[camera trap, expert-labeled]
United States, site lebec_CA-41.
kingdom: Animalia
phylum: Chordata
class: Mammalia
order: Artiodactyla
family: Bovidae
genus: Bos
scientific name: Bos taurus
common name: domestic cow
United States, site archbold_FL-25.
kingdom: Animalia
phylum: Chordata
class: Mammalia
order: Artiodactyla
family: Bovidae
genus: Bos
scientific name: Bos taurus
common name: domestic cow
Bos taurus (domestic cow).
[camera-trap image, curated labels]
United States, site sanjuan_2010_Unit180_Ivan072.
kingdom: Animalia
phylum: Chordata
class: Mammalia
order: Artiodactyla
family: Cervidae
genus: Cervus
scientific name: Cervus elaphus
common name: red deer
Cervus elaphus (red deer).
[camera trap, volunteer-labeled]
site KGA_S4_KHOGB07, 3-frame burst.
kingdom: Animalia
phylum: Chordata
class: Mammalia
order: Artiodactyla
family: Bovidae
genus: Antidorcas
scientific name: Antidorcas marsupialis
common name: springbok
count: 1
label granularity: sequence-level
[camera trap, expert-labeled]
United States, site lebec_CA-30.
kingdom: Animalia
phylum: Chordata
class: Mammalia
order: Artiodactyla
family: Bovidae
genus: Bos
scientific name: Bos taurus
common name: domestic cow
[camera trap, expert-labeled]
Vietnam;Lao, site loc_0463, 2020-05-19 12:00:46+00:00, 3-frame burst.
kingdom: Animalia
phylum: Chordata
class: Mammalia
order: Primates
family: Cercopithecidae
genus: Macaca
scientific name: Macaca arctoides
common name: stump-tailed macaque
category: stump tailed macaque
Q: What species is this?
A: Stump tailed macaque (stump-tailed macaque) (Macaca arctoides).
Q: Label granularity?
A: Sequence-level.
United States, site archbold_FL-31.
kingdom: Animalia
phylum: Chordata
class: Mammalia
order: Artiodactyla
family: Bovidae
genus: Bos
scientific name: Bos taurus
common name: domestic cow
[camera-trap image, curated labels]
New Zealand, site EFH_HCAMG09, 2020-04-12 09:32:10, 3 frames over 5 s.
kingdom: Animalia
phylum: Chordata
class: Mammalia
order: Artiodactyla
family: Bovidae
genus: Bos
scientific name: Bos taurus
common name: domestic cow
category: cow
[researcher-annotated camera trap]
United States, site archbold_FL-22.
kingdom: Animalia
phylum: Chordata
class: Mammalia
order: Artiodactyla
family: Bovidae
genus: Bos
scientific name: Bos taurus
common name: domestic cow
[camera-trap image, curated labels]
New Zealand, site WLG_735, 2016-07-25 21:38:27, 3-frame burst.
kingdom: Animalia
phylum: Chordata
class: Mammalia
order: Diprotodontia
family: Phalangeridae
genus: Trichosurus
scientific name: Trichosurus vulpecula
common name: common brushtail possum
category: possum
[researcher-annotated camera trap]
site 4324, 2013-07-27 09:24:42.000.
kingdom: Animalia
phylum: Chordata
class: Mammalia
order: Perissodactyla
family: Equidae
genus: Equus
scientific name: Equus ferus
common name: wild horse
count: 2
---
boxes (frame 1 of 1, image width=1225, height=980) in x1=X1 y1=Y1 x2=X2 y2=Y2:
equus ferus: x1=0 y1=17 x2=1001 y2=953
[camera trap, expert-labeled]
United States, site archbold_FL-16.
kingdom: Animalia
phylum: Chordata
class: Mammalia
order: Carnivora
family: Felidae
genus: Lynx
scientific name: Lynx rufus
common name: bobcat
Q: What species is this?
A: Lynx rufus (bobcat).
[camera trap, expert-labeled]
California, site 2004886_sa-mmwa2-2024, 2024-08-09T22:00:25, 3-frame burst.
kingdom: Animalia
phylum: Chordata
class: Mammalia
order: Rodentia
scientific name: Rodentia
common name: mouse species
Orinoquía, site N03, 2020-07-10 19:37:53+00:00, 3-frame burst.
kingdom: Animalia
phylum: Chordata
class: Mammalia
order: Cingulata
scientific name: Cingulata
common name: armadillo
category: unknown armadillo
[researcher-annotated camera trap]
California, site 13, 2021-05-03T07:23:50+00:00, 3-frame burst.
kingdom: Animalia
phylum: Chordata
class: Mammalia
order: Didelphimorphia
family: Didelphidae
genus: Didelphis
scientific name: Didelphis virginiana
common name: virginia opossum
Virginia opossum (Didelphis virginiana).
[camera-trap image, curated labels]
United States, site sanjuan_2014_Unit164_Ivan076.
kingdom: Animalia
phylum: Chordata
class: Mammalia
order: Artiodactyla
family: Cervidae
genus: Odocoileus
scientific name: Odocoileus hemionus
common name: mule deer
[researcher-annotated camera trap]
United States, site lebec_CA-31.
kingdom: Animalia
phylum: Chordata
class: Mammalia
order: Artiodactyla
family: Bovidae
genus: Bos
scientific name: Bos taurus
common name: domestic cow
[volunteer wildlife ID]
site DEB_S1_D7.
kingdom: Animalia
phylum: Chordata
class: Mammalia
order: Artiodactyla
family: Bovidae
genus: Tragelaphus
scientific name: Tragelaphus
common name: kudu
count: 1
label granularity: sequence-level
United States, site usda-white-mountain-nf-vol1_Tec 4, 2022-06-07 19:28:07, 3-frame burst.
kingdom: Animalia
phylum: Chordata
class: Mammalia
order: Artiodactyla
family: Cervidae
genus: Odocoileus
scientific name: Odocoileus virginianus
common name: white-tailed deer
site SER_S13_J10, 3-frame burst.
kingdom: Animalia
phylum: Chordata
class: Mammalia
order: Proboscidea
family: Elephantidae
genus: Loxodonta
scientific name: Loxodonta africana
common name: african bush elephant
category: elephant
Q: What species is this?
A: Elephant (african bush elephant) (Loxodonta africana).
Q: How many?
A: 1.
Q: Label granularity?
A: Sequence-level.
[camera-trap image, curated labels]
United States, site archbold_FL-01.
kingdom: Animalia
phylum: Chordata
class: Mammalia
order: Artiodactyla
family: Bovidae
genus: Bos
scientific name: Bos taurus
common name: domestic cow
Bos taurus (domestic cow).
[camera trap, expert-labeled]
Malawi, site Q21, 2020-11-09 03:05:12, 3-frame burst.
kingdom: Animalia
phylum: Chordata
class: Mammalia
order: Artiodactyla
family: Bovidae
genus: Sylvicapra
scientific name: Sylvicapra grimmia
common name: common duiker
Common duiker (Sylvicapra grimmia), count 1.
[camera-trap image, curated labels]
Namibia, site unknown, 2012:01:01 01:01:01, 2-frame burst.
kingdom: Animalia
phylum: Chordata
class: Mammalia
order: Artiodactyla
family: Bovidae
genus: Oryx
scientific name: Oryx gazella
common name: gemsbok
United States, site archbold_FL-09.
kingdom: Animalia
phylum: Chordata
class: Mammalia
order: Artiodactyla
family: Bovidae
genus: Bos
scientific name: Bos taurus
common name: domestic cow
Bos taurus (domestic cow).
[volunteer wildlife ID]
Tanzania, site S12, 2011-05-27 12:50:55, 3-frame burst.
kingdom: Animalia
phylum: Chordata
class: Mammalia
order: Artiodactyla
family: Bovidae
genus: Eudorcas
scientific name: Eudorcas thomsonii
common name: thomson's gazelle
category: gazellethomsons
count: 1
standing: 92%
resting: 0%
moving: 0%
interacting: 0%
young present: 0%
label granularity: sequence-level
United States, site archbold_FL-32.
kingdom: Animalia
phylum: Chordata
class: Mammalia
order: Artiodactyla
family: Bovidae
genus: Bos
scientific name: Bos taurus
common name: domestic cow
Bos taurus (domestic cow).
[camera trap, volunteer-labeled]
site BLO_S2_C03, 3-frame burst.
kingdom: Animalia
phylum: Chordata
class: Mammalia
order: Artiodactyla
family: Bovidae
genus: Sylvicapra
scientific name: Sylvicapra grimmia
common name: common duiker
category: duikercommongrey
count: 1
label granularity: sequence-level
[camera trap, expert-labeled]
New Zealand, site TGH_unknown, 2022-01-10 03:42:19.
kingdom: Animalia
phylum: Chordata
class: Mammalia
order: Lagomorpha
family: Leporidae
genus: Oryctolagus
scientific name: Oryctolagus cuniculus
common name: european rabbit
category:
___
**What needs to be done**
Go over the entries above and say how many lines hold the string "category", with no other text.

**Completed exercise**
8